I wrote this for our church family’s Lenten devotional. I thought I would share it as we reflect on Jesus’ path to the cross this week:
“And when the sixth hour had come, there was darkness over the whole land until the ninth hour. And at the ninth hour Jesus cried with a loud voice, ‘Eloi, Eloi, lema sabachthani?’ which means ‘My God, my God, why have you forsaken me?’” Mark 15: 33-34 ESV
In his prayers and meditations, “On the Passion of Christ,” Thomas a Kempis writes, “Lord Jesus Christ, beloved son of the Father’s special love, I bless and thank you for your overpowering lone dereliction on the cross. In your most difficult hour you were abandoned by God the Father, by the entire heavenly host, and by all creatures of this earth. You felt as if you were a stranger or someone unknown, as if you were not the true Son of God, but one who was powerless and worthless.”
This commentary searches the depths of the Gospel. Jesus’ love for us is impossible for us to even comprehend. Jesus carried all our sin to the cross, and in the time that he hung there he felt our shame and our separation from God. As Paul says in 2 Corinthians 5:21, “For our sake he made him to be sin who knew no sin, so that in him we might become the righteousness of God.” That is the definition of grace: being given something that we clearly do not deserve.
Each day we are called to die to ourselves and to our sin anew. When we die to this sin by repenting of it, we are forgiven because of Jesus’ sacrifice on the cross, allowing us to live freely, fully devoted to God.
Dietrich Bonhoeffer is famously quoted as saying, “When Christ calls a man, he bids him come and die.” Being a Christian is not easy, but the reward is the riches of Christ.
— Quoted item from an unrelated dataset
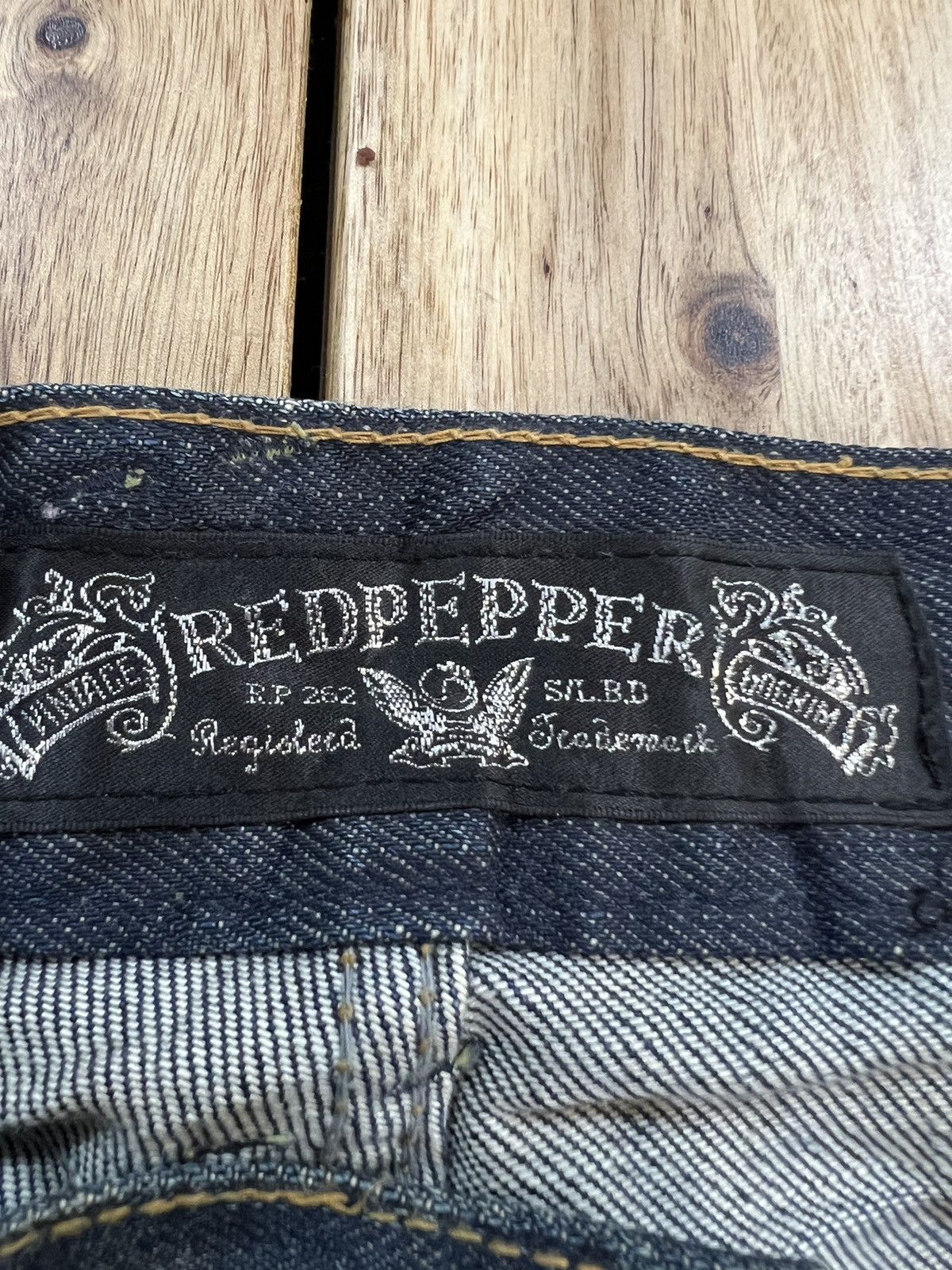 Vintage - Red Peppers & Denim Jeans - 10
Prayer: Father God, this Lent we recall Jesus’ passion and dwell there with him to feel the weight of this burden you carried for us. It is only through this pain that we can experience the joy of the resurrection on Sunday morning. Thank you. Thank you. We cannot thank you enough. Transform us. Sanctify us as your children that we may walk humbly before you, doing justice and having mercy. In the precious grace-filled name of Jesus. Amen.